Step 1: Gather your financial information
Collect all your financial documents and receipts for three consecutive months. This includes all account statements, bills, pay stubs, receipts and more.
Step 2: Tally up your totals
Divide your documents into expenses and income. Then, list the corresponding numbers on a spreadsheet. As you work through these lists, include occasional and seasonal expenses, dividing their totals by 12 to spread them evenly throughout the year. When you have your numbers, take a look at how they match up. If your expenses outweigh your income, trim your spending and/or look for ways to boost income.
Step 3: List all your needs
Take a look at how you’ve spent your money in the recorded time and identify all the actual needs.

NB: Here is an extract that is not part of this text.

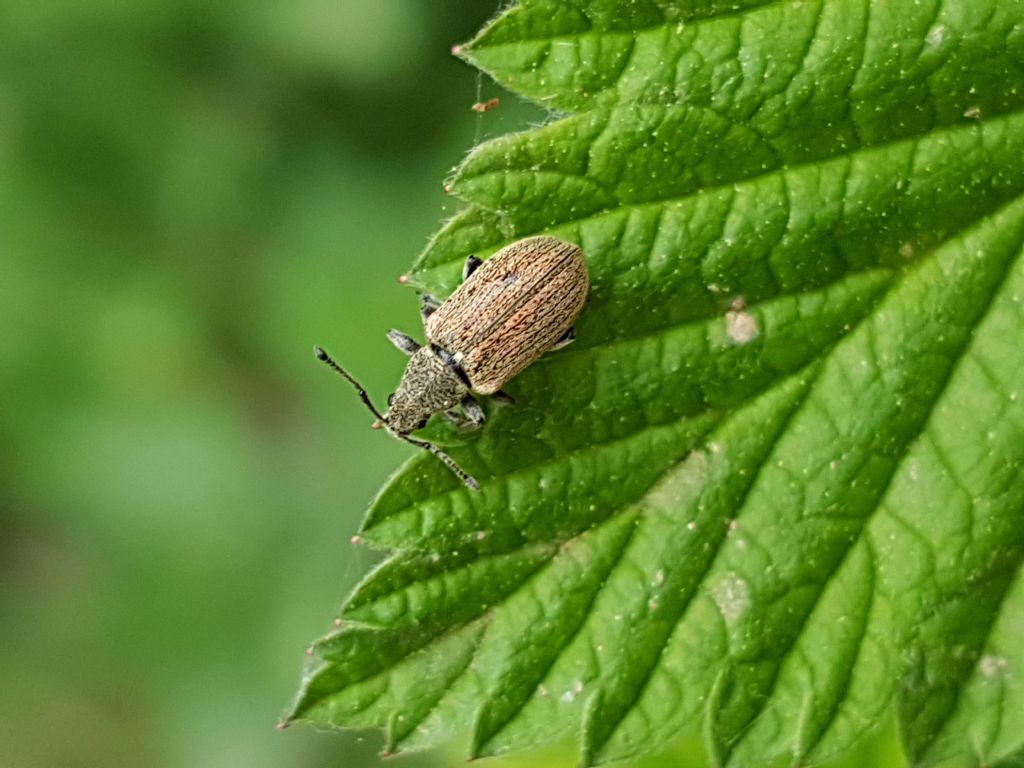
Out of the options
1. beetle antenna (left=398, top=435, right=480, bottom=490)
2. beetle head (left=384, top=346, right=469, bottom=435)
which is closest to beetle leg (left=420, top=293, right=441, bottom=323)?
beetle head (left=384, top=346, right=469, bottom=435)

This includes fixed expenses like mortgage/rent payments, savings, insurance premiums and car payments; as well as fluctuating but necessary expenses, like groceries. To keep it simpler, list your fixed expenses first, followed by your non-fixed expenses. As you list each need, write down its corresponding cost. When you’ve finished creating this list, add up the total.
Step 4: List your wants
Your next step is listing the stuff you love but can really live without. Include entertainment costs here, as well as eating out and expensive hobbies. Here too, jot down the monthly cost of each item and tally up the total when you’re done.
Step 5: Assign dollar amounts to expenses
Open up a new spreadsheet, and copy your list of expenses, starting with the fixed-cost needs, then your non-fixed-cost needs, and finally your wants. Next, assign a specific dollar amount to each expense category. If your budget allows, you can use the average amount you’ve spent in each category for the last three months to set the cap for that expense.
Continue until every dollar is accounted for and you have enough money in your budget to cover each need, want and occasional expense. If expenses outweigh income, you’ll need to trim some expenses for your budget to work. Going forward, be sure to spend only the assigned amounts for each expense category.
Step 6: Review and adjust as necessary
Review your budget monthly to see if you’re staying on track. If you consistently overspend in a category, spend less in a different area so you have more money available to meet your needs. Remember: A budget should be freeing, not restrictive. If yours is not working for you, adjust and tweak it until you can stick to it easily.